Donna turned toward him. “What?”
“That day, when you and Rose let the metacrisis go. I don't think it had to do with being women. Because I’ve been…a woman. In your terms. And I don't think it's as much a fundamental difference as you think it is. But you all…I’d never think to let it go. Even as the last me.” His eyes were reproachful. “No, it's your humanity.”
“You mean you wouldn't have been able to let it go?”
“I mean it wouldn't have crossed my mind. Well, if I thought hard enough about it, maybe. But if I was faced with death the way you lot are…” he trailed off, shrugging slightly.
He turned to her. “Donna, you know I can't die the way you do.”
“I know. You've lived dozens of lives before me, and who knows how many you'll live after me. That's just how this works, I suppose.”
“But it's not just that. I know that I’ll continue, in some way. It feels like dying, but I know somehow that it isn't the end. Not fully.

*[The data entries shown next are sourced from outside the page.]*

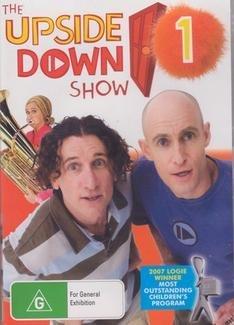 The Upside Down Show (Vol. 1) ( The Up side Down Show (Art Museum / Barbershop) ) [ Origine Australiano, Nessuna Lingua Italiana ]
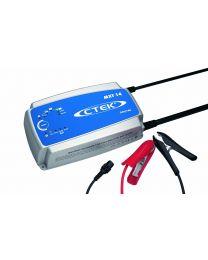 Carregador de Bateria CTEK MXT 14 EU
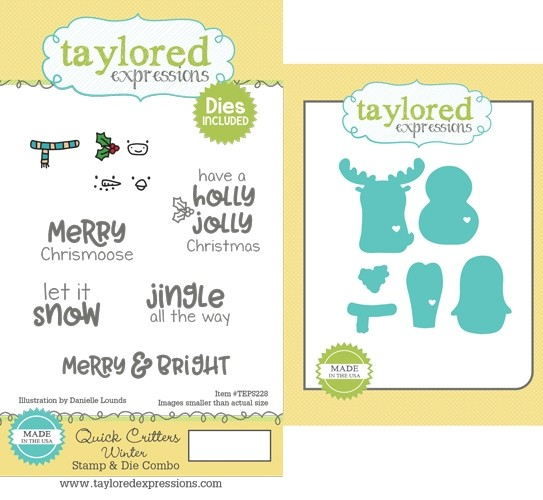Taylored Expressions - Quick Critters - Winter Stamp & Die Combo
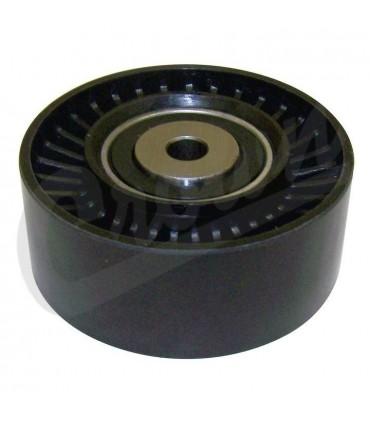 Polea tensora motor 2.7CRD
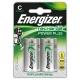 Аккумулятор Ni-Mh 2500 мА·ч Energizer Accu Recharge Power Plus C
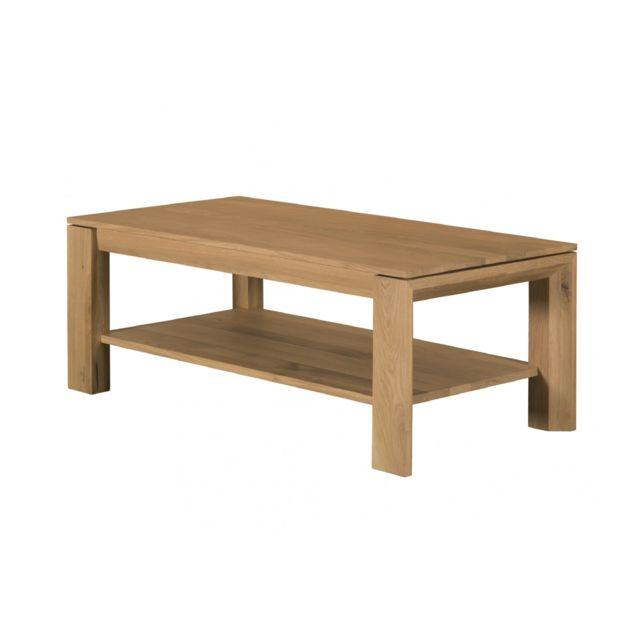 b0177ea08e976 HELLIN - Table basse moderne FILIGRAME en bois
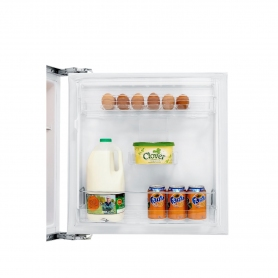 Fridgemaster Built In Fridge - 6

“But you lot, you go on, running around, finding me again,” the corner of his mouth twitched upwards into an almost smile, “and blundering through life because you know you only get one chance. You go and fall in love, and break your heart, and tape it back together and move on. You don't realize how incredible that is. But me…I hate endings. I hate goodbyes, and losing people. It breaks me, Donna, and I can't come back from that. I can't. Not like humans can.”
“No, Doctor.” She reached out, taking his hand in hers. “You think we come back the same? We mourn, yes. We get broken. But the whole point is that we change. It hurts to say goodbye, it's horrible when something wonderful ends. But you don't pretend that everything is ok. Bottling it up and chucking it out, that's not how you cope. That's not healthy for anyone. And you've got so much that you've been running from. I know it hurts, but that's part of being alive. And you are so alive.” She gave his hand a small squeeze.

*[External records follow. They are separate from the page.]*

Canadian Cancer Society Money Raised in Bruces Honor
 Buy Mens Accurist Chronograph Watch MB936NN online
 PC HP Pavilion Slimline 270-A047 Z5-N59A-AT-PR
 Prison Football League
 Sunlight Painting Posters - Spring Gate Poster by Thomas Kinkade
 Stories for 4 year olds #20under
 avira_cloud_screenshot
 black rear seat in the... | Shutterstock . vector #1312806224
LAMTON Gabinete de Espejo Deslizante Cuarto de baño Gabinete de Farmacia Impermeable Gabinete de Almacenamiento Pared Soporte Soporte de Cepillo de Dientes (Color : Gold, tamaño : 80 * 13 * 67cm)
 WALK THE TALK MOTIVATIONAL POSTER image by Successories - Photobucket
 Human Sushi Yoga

“You can't imagine what I’ve felt. What I’m feeling. It's like…like the world will end if I don't keep running. Like I’m pulling everything with me, and if I stop, then everything comes crashing down on me, on everyone. You can't imagine what that's like.”
“I don't have to, Doctor,” she said softly. “I was in your head.”
“You told me you couldn't remember. I thought you were safe from all of it.”
“Not all the memories. I don't remember everything. But emotions, they're so much stronger than words. I know your pain, because I've felt it. I know your heartbreak, but I also know your unimaginable love for everyone. For everything. That is more than anyone could feel. Your empathy.
“It wasn't your thoughts that hurt me the most, when we were the Doctor Donna. It was your feelings. You feel everything. Everything is so strong. There is nothing you don't care about. That is humanity. You don't have to face permanent death to feel that.”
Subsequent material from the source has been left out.